● Data extracted from a collection:
#####

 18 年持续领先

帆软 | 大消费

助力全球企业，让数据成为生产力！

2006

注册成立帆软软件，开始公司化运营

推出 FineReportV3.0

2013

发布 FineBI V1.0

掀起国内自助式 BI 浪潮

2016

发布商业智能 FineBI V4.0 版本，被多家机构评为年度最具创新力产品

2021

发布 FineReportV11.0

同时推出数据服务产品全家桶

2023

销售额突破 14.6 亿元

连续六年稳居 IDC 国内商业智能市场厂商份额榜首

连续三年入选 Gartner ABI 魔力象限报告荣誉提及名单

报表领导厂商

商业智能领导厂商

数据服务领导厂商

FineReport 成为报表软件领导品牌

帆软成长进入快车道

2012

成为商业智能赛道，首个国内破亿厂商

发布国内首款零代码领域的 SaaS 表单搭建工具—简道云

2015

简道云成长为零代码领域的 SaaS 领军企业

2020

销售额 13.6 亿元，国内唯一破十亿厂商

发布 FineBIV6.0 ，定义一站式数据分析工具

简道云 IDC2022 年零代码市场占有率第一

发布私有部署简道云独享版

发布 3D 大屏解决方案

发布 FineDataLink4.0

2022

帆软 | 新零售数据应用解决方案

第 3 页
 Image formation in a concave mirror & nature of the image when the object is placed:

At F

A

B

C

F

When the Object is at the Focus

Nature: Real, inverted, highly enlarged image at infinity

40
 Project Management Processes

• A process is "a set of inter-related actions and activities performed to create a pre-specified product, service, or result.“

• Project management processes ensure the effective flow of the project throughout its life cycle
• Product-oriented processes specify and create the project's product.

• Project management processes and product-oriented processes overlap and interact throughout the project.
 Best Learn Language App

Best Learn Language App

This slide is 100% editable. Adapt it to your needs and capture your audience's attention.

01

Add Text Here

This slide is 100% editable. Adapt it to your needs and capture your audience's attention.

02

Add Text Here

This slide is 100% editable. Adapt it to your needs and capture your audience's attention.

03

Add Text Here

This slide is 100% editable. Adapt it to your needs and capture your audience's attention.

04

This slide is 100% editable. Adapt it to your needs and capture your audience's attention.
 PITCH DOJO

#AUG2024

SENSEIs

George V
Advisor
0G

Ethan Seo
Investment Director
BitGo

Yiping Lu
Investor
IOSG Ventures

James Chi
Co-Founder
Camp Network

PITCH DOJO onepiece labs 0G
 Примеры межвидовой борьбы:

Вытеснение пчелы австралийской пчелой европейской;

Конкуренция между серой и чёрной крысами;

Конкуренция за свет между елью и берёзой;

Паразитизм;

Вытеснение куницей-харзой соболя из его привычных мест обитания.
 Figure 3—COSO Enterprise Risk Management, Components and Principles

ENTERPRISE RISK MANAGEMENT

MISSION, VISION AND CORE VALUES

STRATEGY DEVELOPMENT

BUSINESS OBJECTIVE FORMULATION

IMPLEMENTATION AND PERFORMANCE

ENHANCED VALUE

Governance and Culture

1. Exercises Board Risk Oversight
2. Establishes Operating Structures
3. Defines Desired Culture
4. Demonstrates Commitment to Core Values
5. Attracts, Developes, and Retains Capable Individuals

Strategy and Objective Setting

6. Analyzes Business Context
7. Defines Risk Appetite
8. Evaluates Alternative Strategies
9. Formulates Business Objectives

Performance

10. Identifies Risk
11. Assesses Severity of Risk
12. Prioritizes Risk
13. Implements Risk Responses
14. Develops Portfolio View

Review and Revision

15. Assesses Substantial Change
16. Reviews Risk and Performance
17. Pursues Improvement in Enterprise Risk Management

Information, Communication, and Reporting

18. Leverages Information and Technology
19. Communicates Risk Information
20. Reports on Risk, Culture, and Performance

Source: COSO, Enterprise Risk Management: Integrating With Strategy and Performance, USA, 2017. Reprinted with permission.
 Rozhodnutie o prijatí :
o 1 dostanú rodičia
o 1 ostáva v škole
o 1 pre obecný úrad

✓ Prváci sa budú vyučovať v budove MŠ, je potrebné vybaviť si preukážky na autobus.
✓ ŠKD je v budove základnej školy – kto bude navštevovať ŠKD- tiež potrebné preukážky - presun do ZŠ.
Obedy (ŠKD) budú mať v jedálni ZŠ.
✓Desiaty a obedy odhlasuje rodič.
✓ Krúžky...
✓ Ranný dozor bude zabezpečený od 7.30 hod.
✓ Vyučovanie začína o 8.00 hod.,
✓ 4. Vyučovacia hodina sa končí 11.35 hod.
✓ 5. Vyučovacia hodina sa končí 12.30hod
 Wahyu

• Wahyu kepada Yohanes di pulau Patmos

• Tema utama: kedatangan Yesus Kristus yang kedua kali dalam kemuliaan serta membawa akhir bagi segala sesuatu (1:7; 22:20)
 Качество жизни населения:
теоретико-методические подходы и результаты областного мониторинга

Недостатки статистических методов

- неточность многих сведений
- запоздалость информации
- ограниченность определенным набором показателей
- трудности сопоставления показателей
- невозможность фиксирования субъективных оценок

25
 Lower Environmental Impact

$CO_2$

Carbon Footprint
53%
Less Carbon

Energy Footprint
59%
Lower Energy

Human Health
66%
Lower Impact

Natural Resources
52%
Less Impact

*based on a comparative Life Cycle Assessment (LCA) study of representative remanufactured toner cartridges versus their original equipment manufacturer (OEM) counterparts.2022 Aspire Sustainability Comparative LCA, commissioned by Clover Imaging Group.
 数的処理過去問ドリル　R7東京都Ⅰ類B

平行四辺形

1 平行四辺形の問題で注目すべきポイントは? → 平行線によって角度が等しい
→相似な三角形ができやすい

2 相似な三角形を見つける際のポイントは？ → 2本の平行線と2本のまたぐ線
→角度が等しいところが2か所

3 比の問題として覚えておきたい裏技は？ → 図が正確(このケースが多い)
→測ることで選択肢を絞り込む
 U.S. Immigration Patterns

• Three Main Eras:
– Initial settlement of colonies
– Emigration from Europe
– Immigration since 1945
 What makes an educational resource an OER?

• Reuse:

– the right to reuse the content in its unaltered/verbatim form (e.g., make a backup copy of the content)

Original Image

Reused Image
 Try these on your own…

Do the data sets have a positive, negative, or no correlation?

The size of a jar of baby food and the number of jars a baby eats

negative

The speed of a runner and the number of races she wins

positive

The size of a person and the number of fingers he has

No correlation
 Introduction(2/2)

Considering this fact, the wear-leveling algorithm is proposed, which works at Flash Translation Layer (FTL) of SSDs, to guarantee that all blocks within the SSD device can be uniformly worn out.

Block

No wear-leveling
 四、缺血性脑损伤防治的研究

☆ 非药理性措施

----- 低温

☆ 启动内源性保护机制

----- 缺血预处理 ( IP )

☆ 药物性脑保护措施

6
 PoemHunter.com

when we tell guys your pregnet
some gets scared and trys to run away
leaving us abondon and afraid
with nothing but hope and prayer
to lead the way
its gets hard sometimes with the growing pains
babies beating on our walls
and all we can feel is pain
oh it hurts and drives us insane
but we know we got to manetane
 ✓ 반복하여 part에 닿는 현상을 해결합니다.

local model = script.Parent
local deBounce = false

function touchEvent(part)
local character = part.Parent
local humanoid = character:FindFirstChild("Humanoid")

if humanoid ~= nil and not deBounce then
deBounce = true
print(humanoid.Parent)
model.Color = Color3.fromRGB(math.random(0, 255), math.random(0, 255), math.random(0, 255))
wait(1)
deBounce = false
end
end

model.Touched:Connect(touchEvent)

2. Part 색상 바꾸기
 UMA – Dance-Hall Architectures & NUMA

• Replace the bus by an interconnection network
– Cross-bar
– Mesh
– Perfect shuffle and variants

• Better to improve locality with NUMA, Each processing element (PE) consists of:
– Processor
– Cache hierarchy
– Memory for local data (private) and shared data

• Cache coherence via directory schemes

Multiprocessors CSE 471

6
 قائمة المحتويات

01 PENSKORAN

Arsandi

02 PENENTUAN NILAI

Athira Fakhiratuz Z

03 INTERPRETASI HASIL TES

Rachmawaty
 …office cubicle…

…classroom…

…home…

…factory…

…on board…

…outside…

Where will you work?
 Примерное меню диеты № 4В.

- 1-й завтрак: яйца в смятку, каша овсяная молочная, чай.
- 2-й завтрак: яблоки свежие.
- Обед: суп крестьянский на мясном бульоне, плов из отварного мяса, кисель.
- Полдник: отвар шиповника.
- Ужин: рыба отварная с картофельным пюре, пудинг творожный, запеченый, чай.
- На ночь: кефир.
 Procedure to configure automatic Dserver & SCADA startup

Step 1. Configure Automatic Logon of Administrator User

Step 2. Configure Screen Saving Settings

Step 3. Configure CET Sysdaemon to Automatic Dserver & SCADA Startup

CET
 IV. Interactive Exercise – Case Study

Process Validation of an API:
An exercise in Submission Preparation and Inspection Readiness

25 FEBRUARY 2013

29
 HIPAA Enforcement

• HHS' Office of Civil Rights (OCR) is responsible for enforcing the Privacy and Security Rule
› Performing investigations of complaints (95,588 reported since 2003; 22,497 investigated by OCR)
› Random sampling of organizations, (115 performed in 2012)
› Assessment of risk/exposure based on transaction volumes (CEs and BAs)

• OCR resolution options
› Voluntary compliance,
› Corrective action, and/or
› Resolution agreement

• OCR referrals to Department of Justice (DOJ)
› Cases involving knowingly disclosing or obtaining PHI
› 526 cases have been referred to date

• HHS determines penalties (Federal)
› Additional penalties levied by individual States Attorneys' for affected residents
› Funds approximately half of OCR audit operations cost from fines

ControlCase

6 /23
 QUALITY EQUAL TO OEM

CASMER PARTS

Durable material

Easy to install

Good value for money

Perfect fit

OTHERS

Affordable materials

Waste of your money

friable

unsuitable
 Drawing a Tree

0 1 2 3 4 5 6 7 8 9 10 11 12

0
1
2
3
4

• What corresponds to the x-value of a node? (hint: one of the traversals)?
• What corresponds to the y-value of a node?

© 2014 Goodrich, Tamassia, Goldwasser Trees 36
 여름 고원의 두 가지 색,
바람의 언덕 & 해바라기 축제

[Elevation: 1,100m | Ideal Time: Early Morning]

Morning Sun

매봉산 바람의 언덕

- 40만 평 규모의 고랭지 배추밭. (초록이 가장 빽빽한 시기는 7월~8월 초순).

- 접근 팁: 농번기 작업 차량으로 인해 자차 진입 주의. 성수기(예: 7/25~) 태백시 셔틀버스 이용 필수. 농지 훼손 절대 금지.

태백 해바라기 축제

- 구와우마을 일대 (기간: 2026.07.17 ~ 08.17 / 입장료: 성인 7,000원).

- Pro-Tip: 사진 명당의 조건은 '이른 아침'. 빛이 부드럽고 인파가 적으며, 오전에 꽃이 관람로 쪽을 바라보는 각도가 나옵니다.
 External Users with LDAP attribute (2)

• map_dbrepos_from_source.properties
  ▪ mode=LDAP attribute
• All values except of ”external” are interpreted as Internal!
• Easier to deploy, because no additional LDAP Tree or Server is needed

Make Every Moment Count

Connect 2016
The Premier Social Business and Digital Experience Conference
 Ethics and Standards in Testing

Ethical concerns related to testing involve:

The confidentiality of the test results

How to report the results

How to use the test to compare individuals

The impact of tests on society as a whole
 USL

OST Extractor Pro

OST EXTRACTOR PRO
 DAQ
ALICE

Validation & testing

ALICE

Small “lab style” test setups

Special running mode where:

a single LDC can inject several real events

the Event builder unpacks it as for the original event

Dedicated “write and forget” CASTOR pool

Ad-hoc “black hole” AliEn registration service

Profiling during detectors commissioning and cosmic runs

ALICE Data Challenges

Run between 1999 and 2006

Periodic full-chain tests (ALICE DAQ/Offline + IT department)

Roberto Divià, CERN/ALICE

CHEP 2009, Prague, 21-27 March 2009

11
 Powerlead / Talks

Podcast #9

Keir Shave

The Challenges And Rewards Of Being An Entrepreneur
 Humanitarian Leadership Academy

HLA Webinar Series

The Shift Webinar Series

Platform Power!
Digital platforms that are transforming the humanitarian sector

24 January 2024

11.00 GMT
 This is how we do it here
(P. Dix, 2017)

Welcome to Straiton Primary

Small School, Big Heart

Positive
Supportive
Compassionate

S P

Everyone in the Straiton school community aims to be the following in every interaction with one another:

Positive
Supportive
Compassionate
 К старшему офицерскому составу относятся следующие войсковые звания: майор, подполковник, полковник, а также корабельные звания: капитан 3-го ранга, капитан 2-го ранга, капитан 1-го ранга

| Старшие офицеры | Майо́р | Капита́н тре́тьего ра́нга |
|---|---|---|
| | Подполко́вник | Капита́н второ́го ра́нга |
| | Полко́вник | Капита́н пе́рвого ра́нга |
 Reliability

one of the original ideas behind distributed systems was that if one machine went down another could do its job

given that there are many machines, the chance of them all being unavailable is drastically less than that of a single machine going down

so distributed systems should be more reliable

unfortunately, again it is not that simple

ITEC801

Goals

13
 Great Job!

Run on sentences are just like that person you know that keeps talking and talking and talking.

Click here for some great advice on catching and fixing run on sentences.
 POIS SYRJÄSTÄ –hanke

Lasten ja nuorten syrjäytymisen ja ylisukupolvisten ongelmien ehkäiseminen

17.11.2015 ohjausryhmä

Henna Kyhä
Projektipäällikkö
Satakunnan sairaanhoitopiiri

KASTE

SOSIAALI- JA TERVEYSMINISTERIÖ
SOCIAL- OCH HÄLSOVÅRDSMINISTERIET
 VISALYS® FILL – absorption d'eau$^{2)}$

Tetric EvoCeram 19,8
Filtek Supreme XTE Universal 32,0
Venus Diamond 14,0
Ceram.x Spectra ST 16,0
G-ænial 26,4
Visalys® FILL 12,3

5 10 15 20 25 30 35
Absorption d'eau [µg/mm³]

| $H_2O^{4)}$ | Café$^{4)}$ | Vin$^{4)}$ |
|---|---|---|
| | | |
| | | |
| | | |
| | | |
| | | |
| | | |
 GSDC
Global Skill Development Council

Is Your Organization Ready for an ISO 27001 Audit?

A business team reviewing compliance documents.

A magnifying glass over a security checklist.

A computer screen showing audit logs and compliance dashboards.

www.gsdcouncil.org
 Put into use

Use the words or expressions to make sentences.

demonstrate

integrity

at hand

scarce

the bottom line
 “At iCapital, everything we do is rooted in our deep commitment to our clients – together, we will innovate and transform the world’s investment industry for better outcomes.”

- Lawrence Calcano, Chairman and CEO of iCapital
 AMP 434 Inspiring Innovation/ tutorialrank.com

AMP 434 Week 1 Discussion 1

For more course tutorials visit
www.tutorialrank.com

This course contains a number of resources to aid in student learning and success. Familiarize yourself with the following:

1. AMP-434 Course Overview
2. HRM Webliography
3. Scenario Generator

#####

Reproduce, character for character, only the lines of the preceding data that start at the line with "Connect 2016" and end at the line with "AliEn registration service", both included.

● Written response:
Connect 2016
The Premier Social Business and Digital Experience Conference
 Ethics and Standards in Testing

Ethical concerns related to testing involve:

The confidentiality of the test results

How to report the results

How to use the test to compare individuals

The impact of tests on society as a whole
 USL

OST Extractor Pro

OST EXTRACTOR PRO
 DAQ
ALICE

Validation & testing

ALICE

Small “lab style” test setups

Special running mode where:

a single LDC can inject several real events

the Event builder unpacks it as for the original event

Dedicated “write and forget” CASTOR pool

Ad-hoc “black hole” AliEn registration service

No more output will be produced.